■ ABOUT THIS EXERCISE:
Decide whether each statement below agrees with the passage about Leah and Jackson, answering yes or no and quoting the deciding words from the passage. 1. Jackson was abandoned by his mother when he was five. 2. Leah's father welcomed her attempts to be close to him. 3. Carrie dies in a riding accident.

■ GIVEN TEXT:
The only love Leah has ever known was the love she felt for her father – a quack of a doctor who did more harm than good, and who rebuffed Leah’s tender attempts to be close to him. When handsome drifter Jackson Underhill shows up, Leah fights against her attraction, certain no good can come of loving a man who will only hurt and reject her. Then Carrie is drowned in a boating accident while attempting to leave Jackson on the arm of a wealthy timber baron, and Leah and Jackson suddenly find themselves free to acknowledge their growing attraction.
Leah and Jackson have each handled their childhood hurts in different ways. Leah has become the committed physician, to the point where she has almost obliterated her personal self and buried her own needs and desires under the guise of professional dedication. Jackson, heartbreakingly abandoned at the age of five by his prostitute mother, has never known any kind of love, not even for Carrie. When he realizes his strong emotions for the lady doctor, he finds himself terrified at how to handle his newly found feelings, and lashes out at Leah to cover his confusion.

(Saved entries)

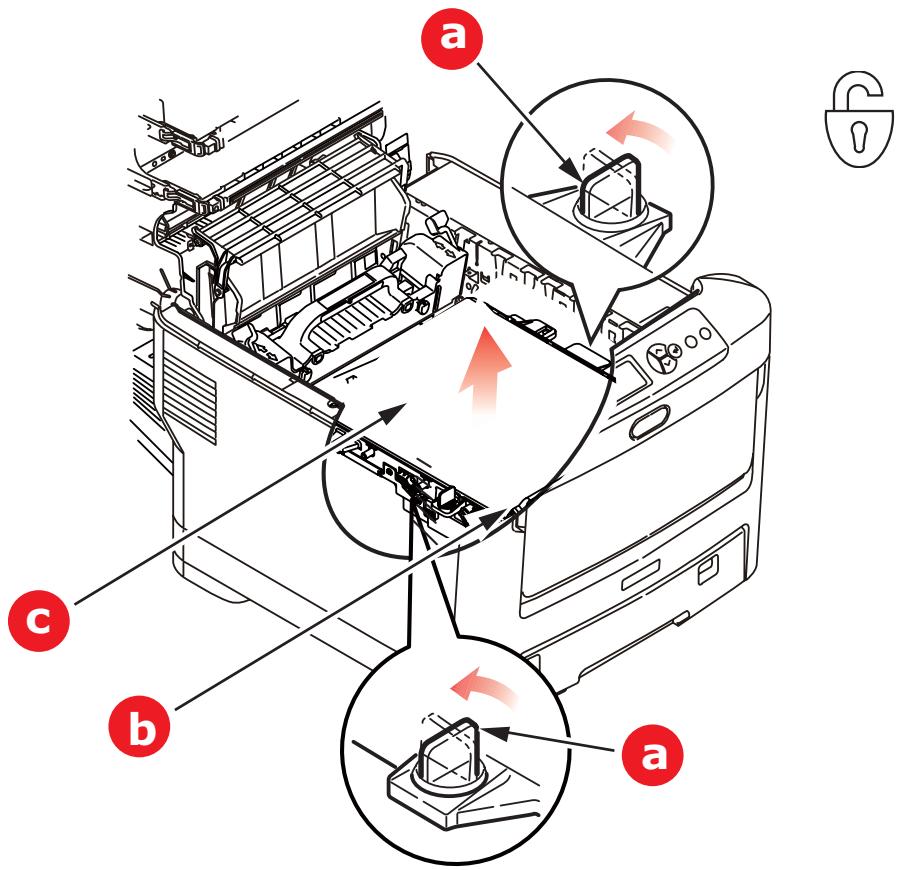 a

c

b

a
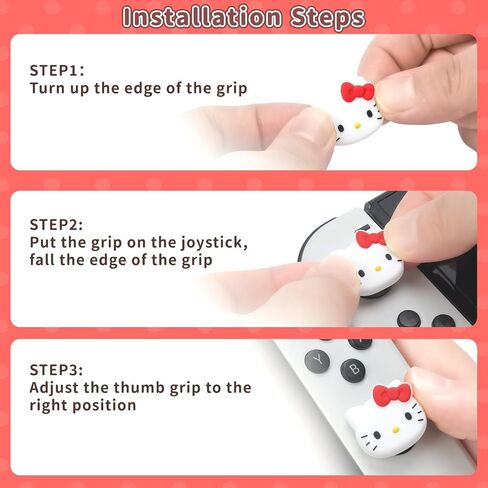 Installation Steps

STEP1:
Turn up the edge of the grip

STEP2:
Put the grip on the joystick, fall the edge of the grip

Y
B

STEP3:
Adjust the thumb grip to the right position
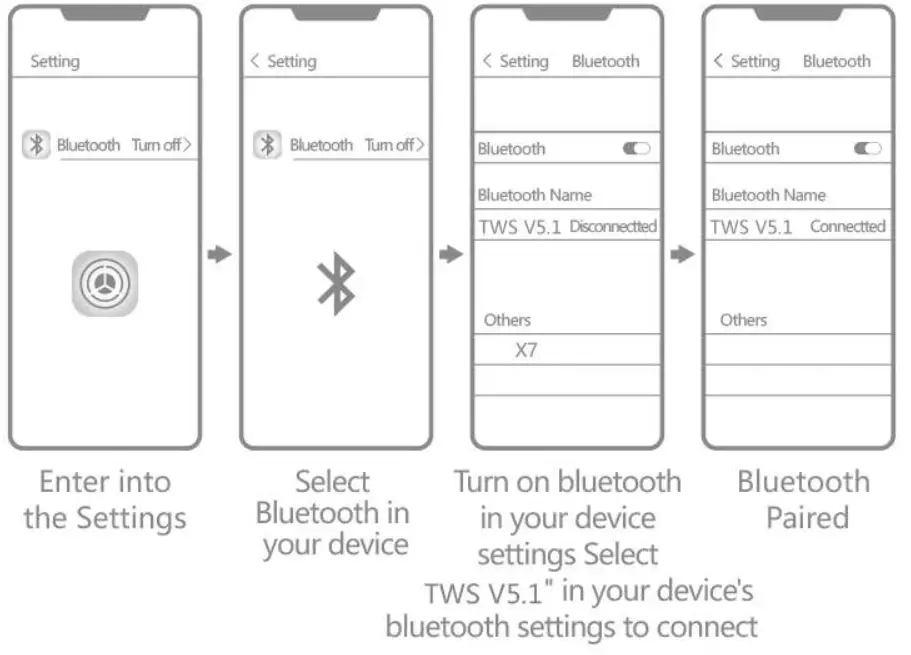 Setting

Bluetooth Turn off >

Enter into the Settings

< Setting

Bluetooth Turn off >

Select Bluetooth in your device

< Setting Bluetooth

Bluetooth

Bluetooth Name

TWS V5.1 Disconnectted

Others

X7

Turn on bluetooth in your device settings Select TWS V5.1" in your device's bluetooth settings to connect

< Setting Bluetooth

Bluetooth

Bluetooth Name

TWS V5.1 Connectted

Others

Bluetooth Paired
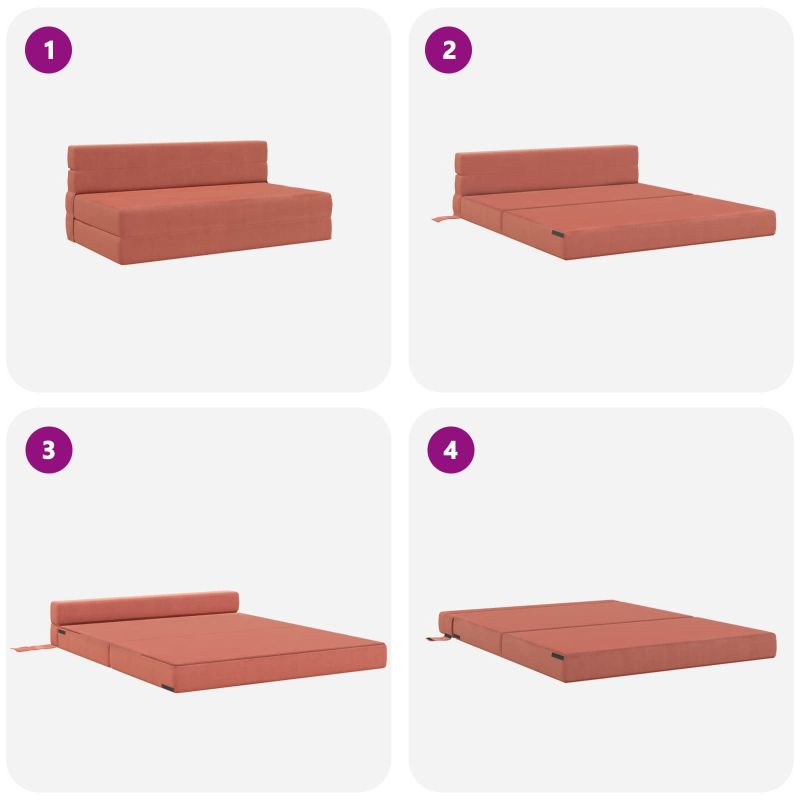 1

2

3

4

■ RESULT:
1. Yes: "heartbreakingly abandoned at the age of five by his prostitute mother"
2. No: "who rebuffed Leah’s tender attempts to be close to him"
3. No: "Carrie is drowned in a boating accident"